The vessel, at one time, held highly radioactive nuclear fuel rods used to make electricity, will be placed on a barge and brought down the Connecticut River to Long Island Sound and the Atlantic Ocean in a voyage expected to take approximately 10 days.

The reactor vessel will be encased in concrete and steel to protect people and the environment from radiation. The Coast Guard will accompany the barge on the first leg of the journey, and the state Department of Environmental Protection will make sure the vessel is securely attached to the barge.

It's destination is to the Chem Nuclear low-level radioactive waste disposal site near Barnwell, South Carolina.

"This represents one of the most radioactive components left at the site, with the exception of the spent fuel.Once you can remove that you can proceed with a lot of the decommissioning work," said Neil Sheehan, a spokesman for the federal Nuclear Regulatory Commission.

The reactor vessel was completed in 1968 and helped produce more than 110 billion kilowatt hours of electricity over 28 years. The radioactive isotopes are expected to fully decay in 300 years.

Connceticut Yankee spokeswoman, Kelley Smith, said that the public will not be exposed to unsafe radiation levels during the trip to South Carolina.

A security detail will not accompany the transport barge, because Connecticut Yankee does not consider the vessel a target for terrorism, Smith said. She said it is not in a form that would be useful to terrorists.

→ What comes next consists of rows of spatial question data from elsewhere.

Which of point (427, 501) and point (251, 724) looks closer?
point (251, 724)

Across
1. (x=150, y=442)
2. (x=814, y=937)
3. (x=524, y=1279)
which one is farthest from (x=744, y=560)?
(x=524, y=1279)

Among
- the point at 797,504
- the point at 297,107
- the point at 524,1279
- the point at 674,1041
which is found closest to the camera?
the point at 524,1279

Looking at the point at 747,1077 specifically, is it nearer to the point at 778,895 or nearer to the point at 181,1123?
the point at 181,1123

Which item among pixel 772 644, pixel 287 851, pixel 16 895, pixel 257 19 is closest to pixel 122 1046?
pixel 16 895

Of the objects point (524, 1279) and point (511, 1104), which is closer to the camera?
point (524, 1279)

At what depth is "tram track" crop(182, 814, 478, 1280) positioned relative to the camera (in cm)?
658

"The removal and shipment of the reactor vessel is one of the more important decommissioning milestones because it provides us unfettered access to the containment dome to conduct a radiological cleanup that will prepare the dome for eventual demolition," Smith said.

Federal authorities have approved a transportation plan for the reactor vessel that includes safe harbor ports as a contingency for severe weather or loss of backup radio communication.

Antinuclear activists said the packaged reactor vessel remains a threat to the health and safety of the population of Barnwell, S.C.